● AIM OF THE TASK
Reproduce the data that follows character for character, but omit its pictures.

● SOURCE MATERIAL
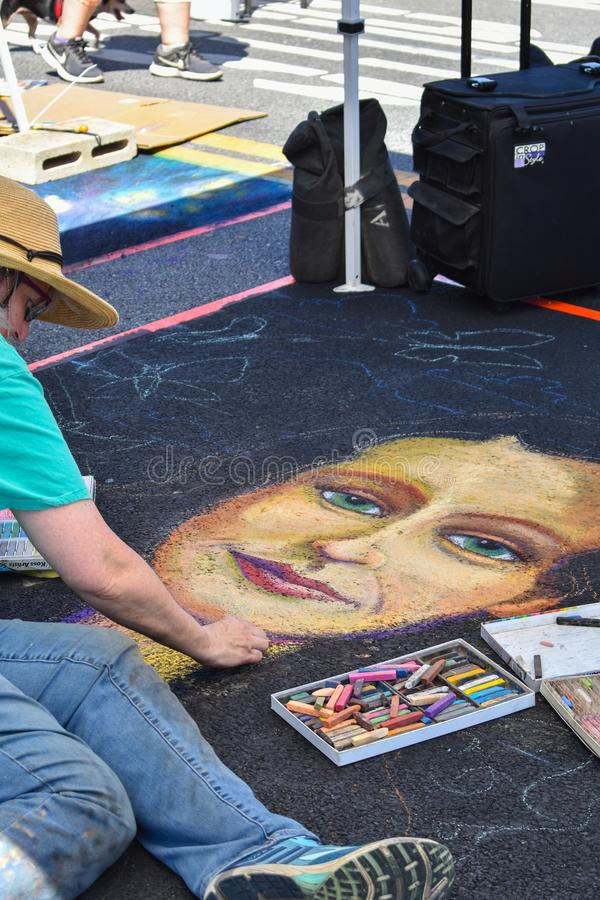 διαφράγματα 21, 2018 Newhall, ασβέστιο - Φεστιβάλ τέχνης κιμωλίας σε στο κέντρο της πόλης Newhall, ασβέστιο στοκ εικόνα με δικαίωμα ελεύθερης χρήσης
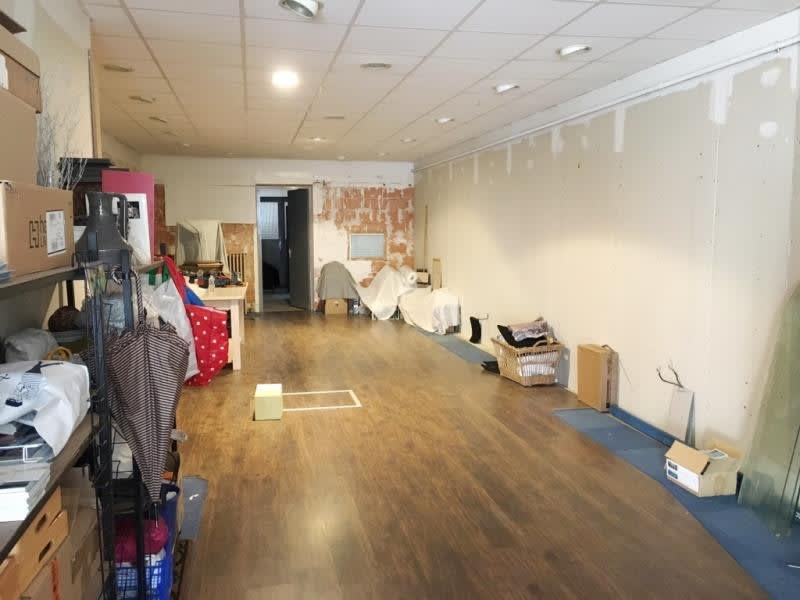 Vente local commercial Fougeres 167680€ - Photo 4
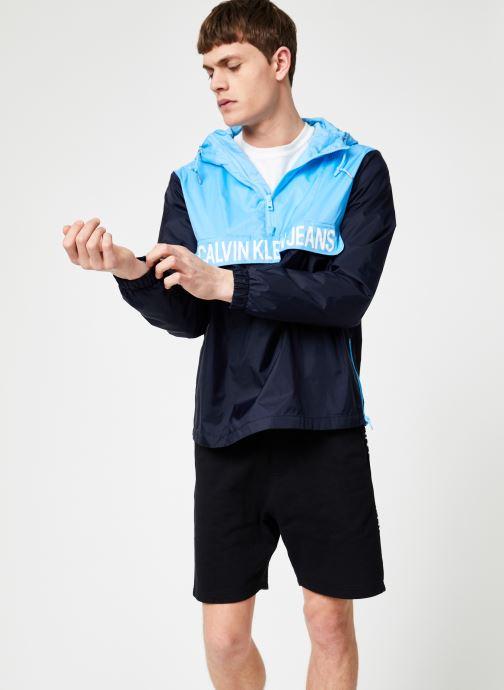 Vêtements Calvin Klein Jeans COLOR BLOCK NYLON POPOVER Bleu vue droite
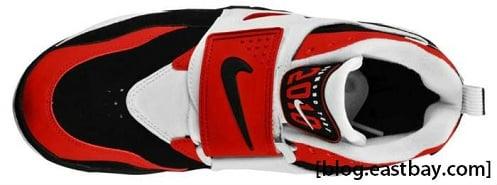 Nike Air Diamond Turf - Black/Varsity Red-White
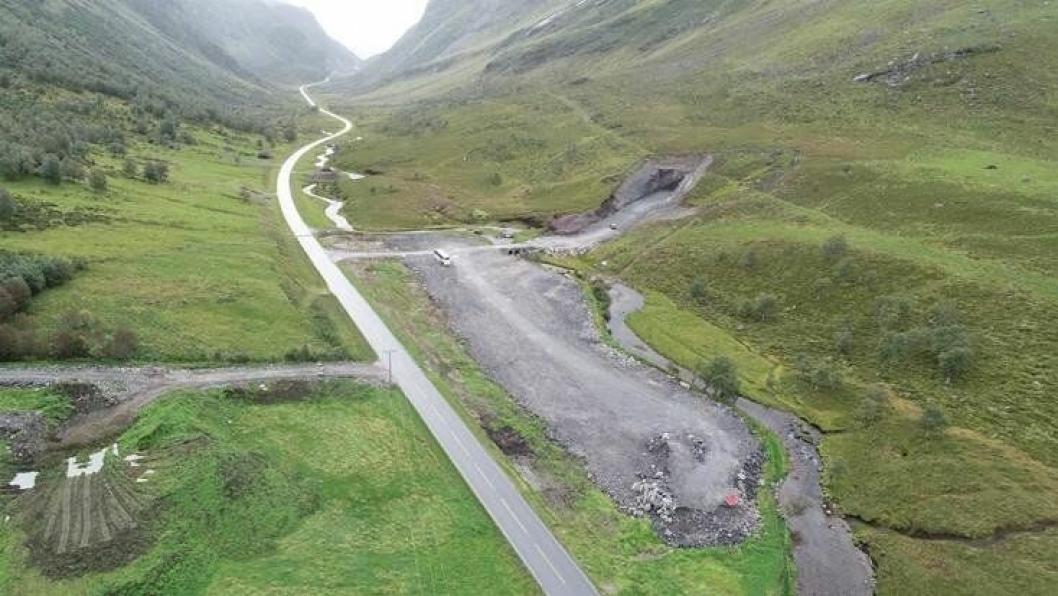 På bildet tunnelpåbygg og riggområdet på Indreeide.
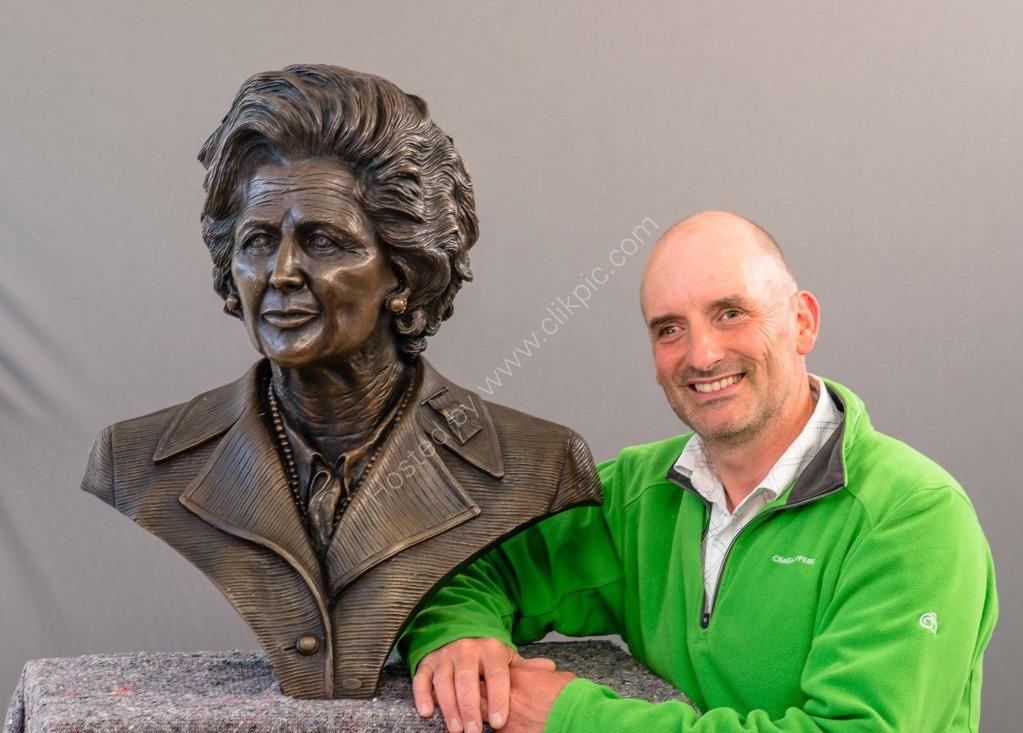 Thatcher Sculpture 3973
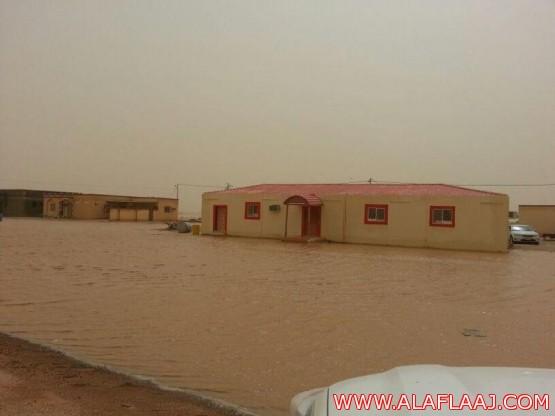 السيول تحاصر المباني بالهمجة والأهالي يطالبون بتحسين البنية التحتية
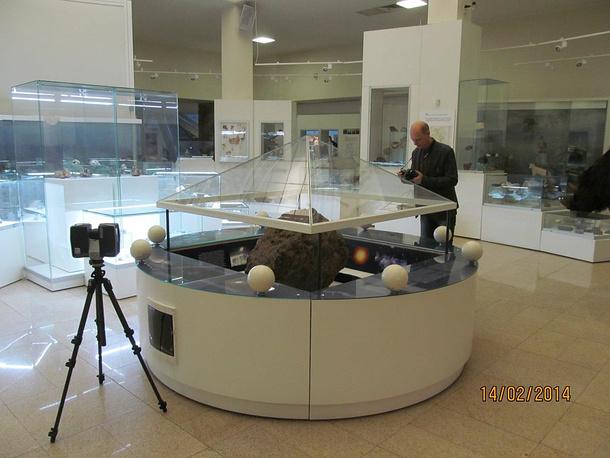 Челябинский метеорит в музее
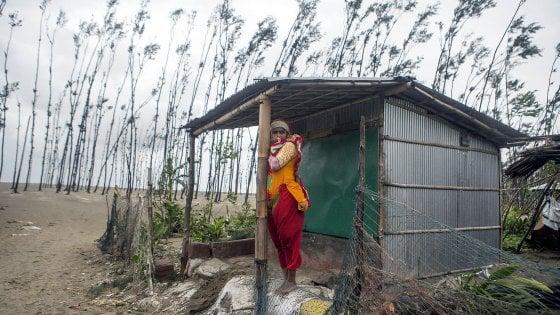 Bangladesh, il ciclone Mora devasta il Paese: morti e feriti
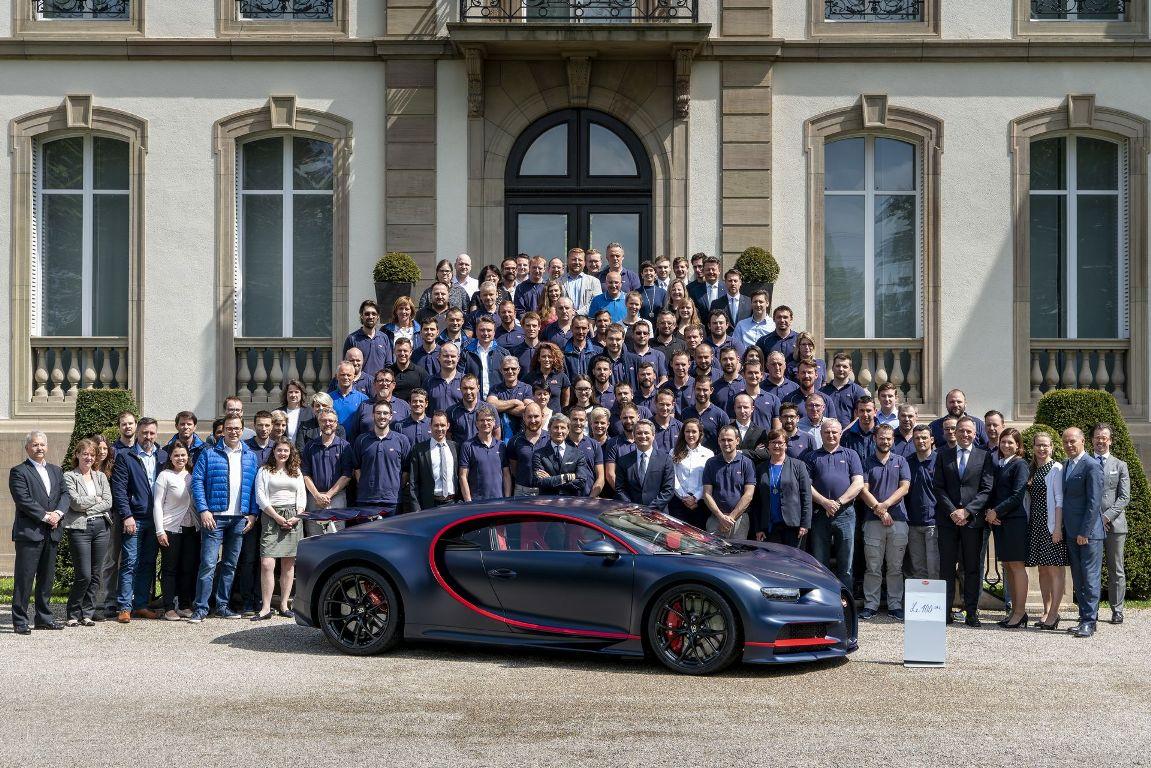 100th-Bugatti-Chiron-blue-carbon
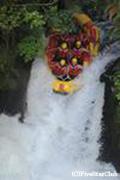 カイツナ川ラフティング7mの滝落下 緊張の一瞬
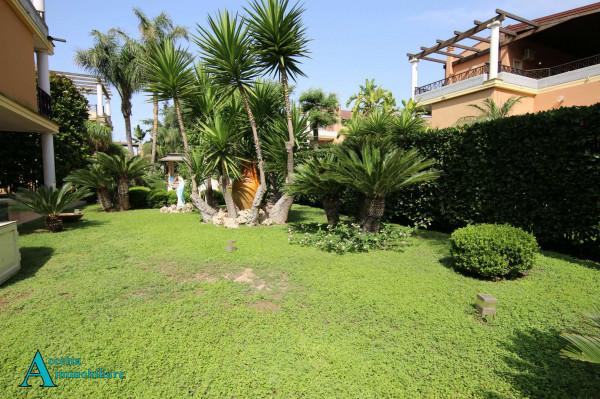 Villa in vendita a Taranto, Residenziale, Con giardino, 238 mq - Foto 27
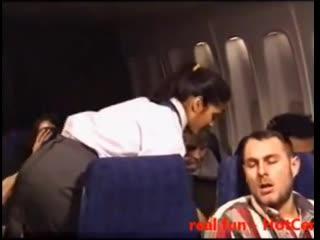 Красотка стюардесса увидела супружескую пару за интимным моментом и не отклонила приглашения блондинки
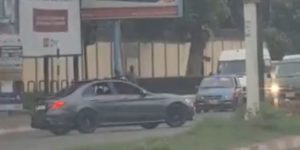 VIDEO: Driver of reckless Benz driver arrested by police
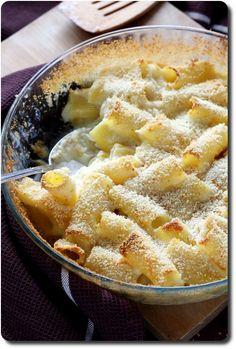 Gratin de pâtes aux 3 fromages à table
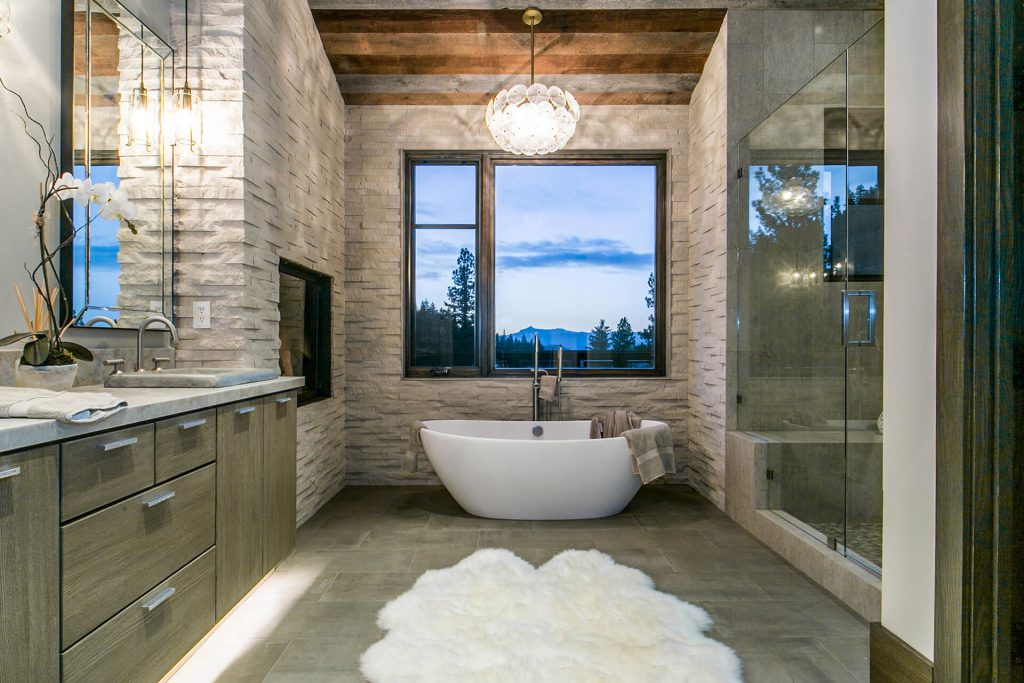 Master-Bathroom_high_2550080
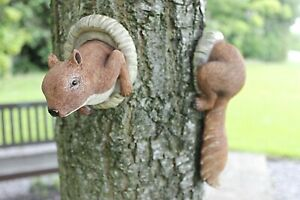Red Squirrel Tree Hugger Peeker Novelty Animal Branch Garden Decor Ornament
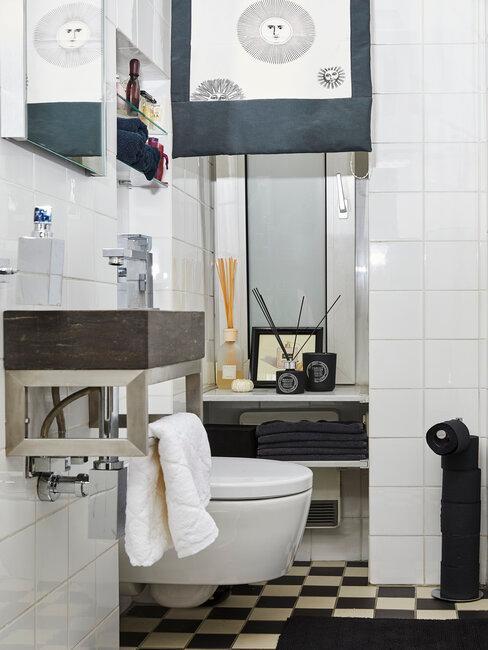 Łazienka w drewnianą umywalką, na półce kadzidełka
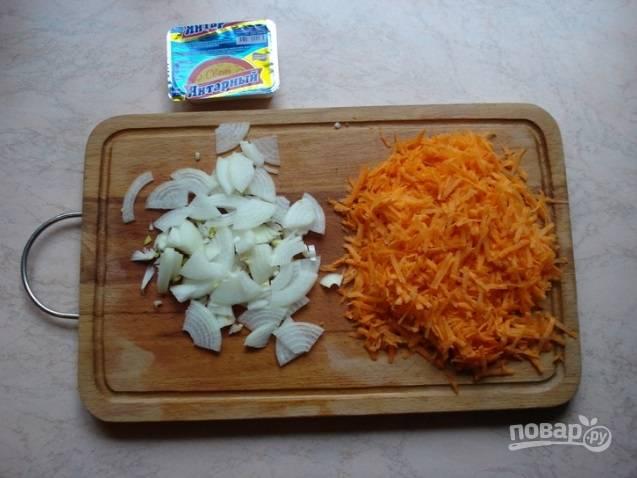 Воду доведите до кипения. Добавьте в неё нарезанный четвертинками лук и натёртую морковь.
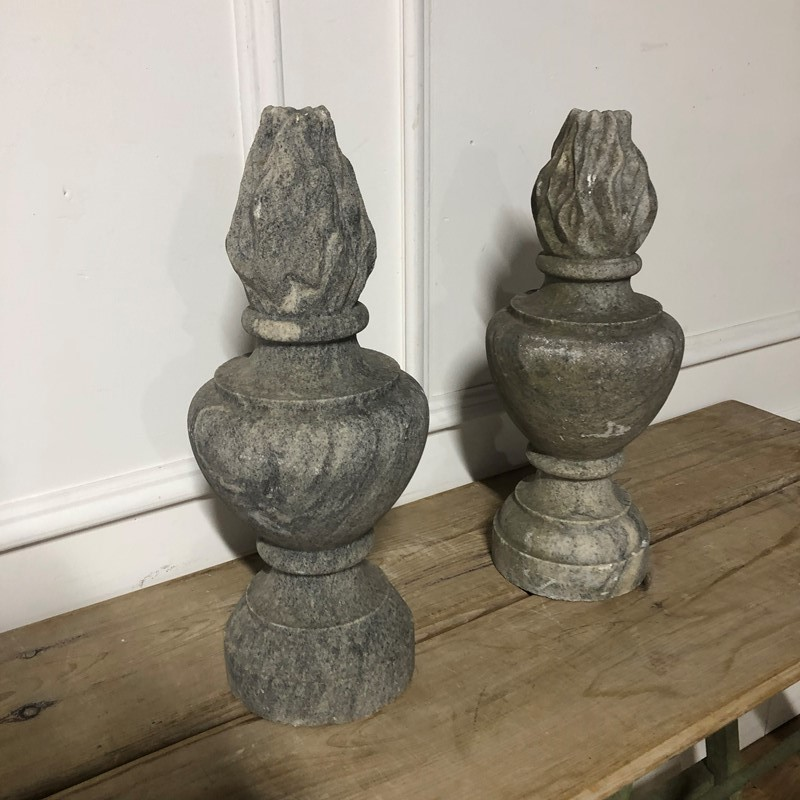 A pair of granite flambe finials -marchand-antiques-81561146-bc32-465f-b2a6-81944ac736cb-main-637341302121791419.jpeg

● THE COMPLETED TASK
 διαφράγματα 21, 2018 Newhall, ασβέστιο - Φεστιβάλ τέχνης κιμωλίας σε στο κέντρο της πόλης Newhall, ασβέστιο στοκ εικόνα με δικαίωμα ελεύθερης χρήσης
 Vente local commercial Fougeres 167680€ - Photo 4
 Vêtements Calvin Klein Jeans COLOR BLOCK NYLON POPOVER Bleu vue droite
 Nike Air Diamond Turf - Black/Varsity Red-White
 På bildet tunnelpåbygg og riggområdet på Indreeide.
 Thatcher Sculpture 3973
 السيول تحاصر المباني بالهمجة والأهالي يطالبون بتحسين البنية التحتية
 Челябинский метеорит в музее
 Bangladesh, il ciclone Mora devasta il Paese: morti e feriti
 100th-Bugatti-Chiron-blue-carbon
 カイツナ川ラフティング7mの滝落下 緊張の一瞬
 Villa in vendita a Taranto, Residenziale, Con giardino, 238 mq - Foto 27
 Красотка стюардесса увидела супружескую пару за интимным моментом и не отклонила приглашения блондинки
 VIDEO: Driver of reckless Benz driver arrested by police
 Gratin de pâtes aux 3 fromages à table
 Master-Bathroom_high_2550080
Red Squirrel Tree Hugger Peeker Novelty Animal Branch Garden Decor Ornament
 Łazienka w drewnianą umywalką, na półce kadzidełka
 Воду доведите до кипения. Добавьте в неё нарезанный четвертинками лук и натёртую морковь.
 A pair of granite flambe finials -marchand-antiques-81561146-bc32-465f-b2a6-81944ac736cb-main-637341302121791419.jpeg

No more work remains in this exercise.